MOVA: Towards Scalable and Synchronized Video-Audio Generation

Video generation has advanced rapidly in visual quality, duration, and motion consistency, yet many systems still treat audio as a post-processing step: first generate a silent video, then add speech, sound effects, or music with a separate model. This cascaded design often produces lip-sync errors, delayed effects, and a weak sense of acoustic space. MOVA starts from a different premise: video and audio should be generated together.

Native video-audio generation

Supports text-to-video-audio and image-to-video-audio, producing synchronized visuals and sound directly.

Lip-synced speech

Handles Chinese and English dialogue, speeches, and multi-person conversations with aligned mouth motion and intonation.

Contextual sound effects

Generates sounds for vehicles, wind, gunshots, footsteps, and room reverberation in sync with visual actions.

Full-stack open source

Releases model weights, training code, inference code, and fine-tuning recipes for research and applications.

Why Native Video-Audio Models Matter

Conventional video generation optimizes visual realism first, while audio is often added by an independent system. But sound is part of the physical event. A vehicle turning in sand, a person speaking, or a street scene with gunfire all require audio, motion, semantics, and spatial cues to cohere. MOVA treats this as a joint generation problem.

Heterogeneous Dual Towers and Bidirectional Bridge

MOVA uses an asymmetric dual-tower architecture coupling a large video backbone with a smaller audio backbone. The video tower builds on the 14B-parameter Wan 2.2 I2V model, while the audio tower comes from a 1.3B-parameter text-to-audio diffusion model. A bidirectional Bridge lets hidden states cross between the towers at each layer, so video can react to audio rhythm and audio can follow visual motion and spatial structure.

Audio and video have very different temporal densities. Video is frame-based, while audio is much denser. MOVA introduces Aligned ROPE to map audio and video tokens onto the same physical timeline, reducing drift at the representation level.

Multi-stage Data Pipeline

MOVA's data pipeline preserves as much original video-audio information as possible while controlling quality, synchronization, and annotation granularity. Raw data is first cut into fixed-length clips; then filtered by audio quality, video quality, and audiovisual synchrony; finally, audio understanding models, visual understanding models, and LLM fusion produce fine-grained video-audio descriptions.

This lets the model learn not only what appears in the frame, but also why a sound occurs, when it occurs, and which visual action it belongs to.

From 360p Alignment to 720p Refinement

MOVA uses a three-stage training strategy. Stage 1 learns basic audio-visual and lip-motion alignment at 360p. Stage 2 stabilizes synchronization and semantic details at the same resolution. Stage 3 moves to 720p, focusing computation on high-resolution visual detail without breaking the learned synchronization structure.
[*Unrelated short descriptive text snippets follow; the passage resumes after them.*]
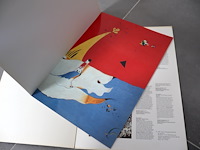 Posterbook (x3) - afbeelding 9 van  10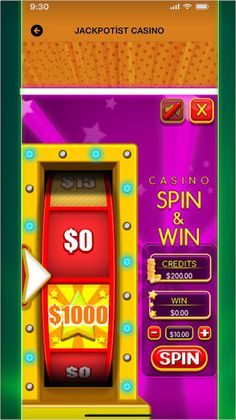 KanyonLand - Screenshot 4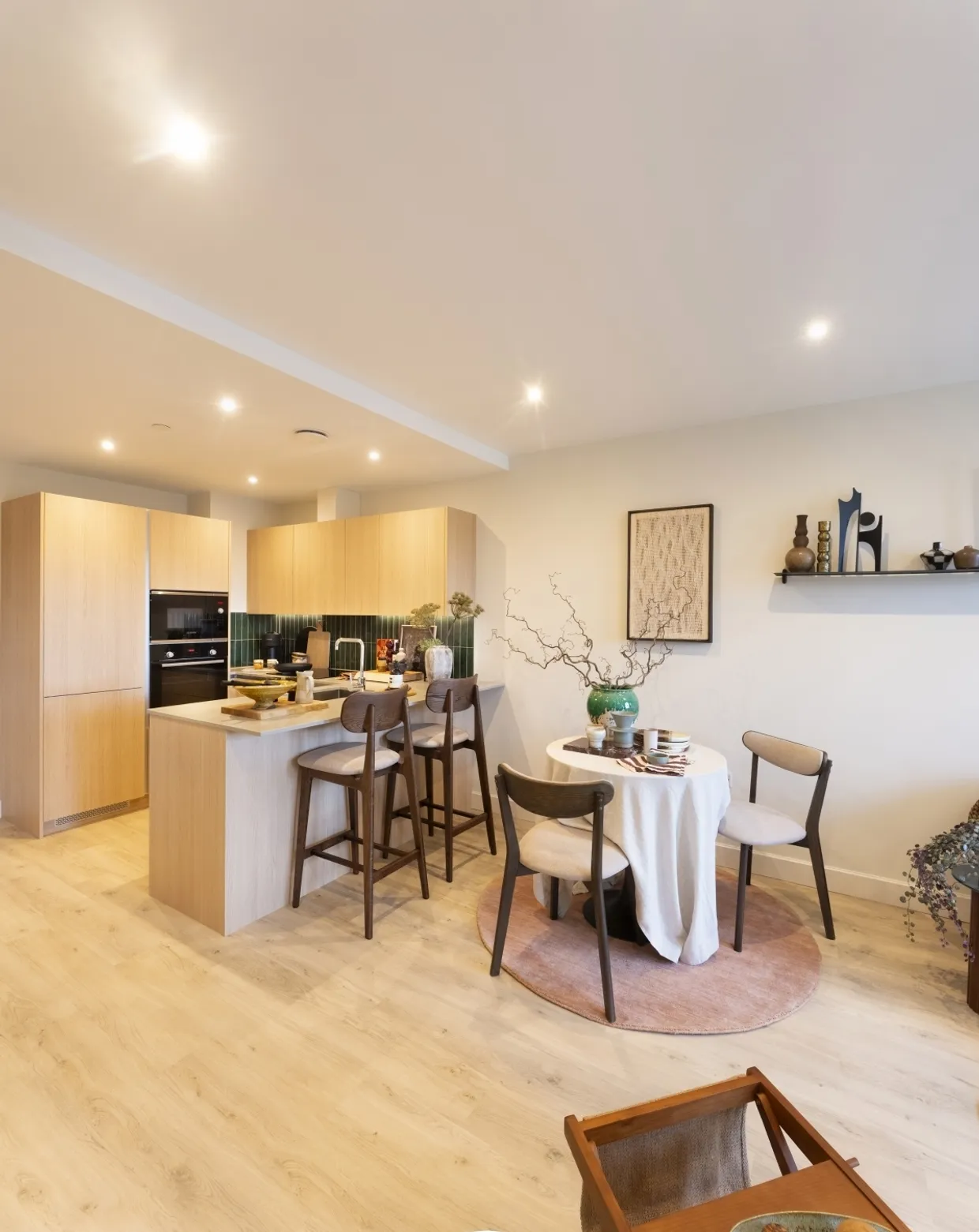 Pearl Yard, Biscuit Walk Bermondsey SE16 photo 6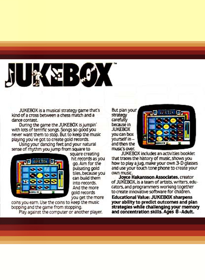 Jukebox - Box - Back (North America) - 497x680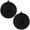2PCS, variant on 2Pcs Induction Hob Protector Mat, Silicone Induction Protective Cover Mat Cooktop Scratch Protector Multifunctional Silicone Mat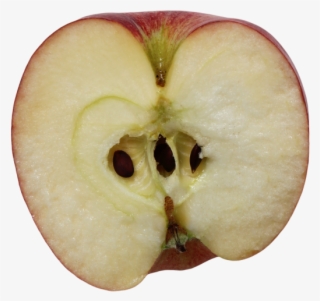 Half Apple - Apple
MOVA also introduces Dual Sigma Shift and dual CFG. The former assigns different noise shifts to audio and video, reducing implicit modality dependency. The latter separates text guidance from Bridge guidance, allowing users to trade off visual fidelity, instruction following, and lip-sync precision. LUFS loudness normalization keeps audio stable under strong guidance.

Agent Workflow

A strong base model still benefits from better user-intent interpretation. MOVA's deployment workflow first parses the initial image with a vision model, then rewrites the prompt with a general LLM using both the visual constraints and user instruction, and finally performs dual-conditioned generation from the first frame and rewritten prompt. This workflow improves consistency when user prompts are raw, underspecified, or slightly mismatched with the first frame.

Evaluation and Open-source Value

MOVA is evaluated on audio quality, audiovisual alignment, lip-sync accuracy, and speech accuracy, and is also tested with an Arena-style human preference evaluation. The key lesson is that video-audio generation should not be judged only by whether the image looks good. Sound, motion, semantics, and space must work together.

By open-sourcing the full stack, MOVA gives developers a direct model for content creation and gives researchers a concrete system for studying dual-tower diffusion, bridge-based fusion, temporal alignment, training strategies, and inference-time control.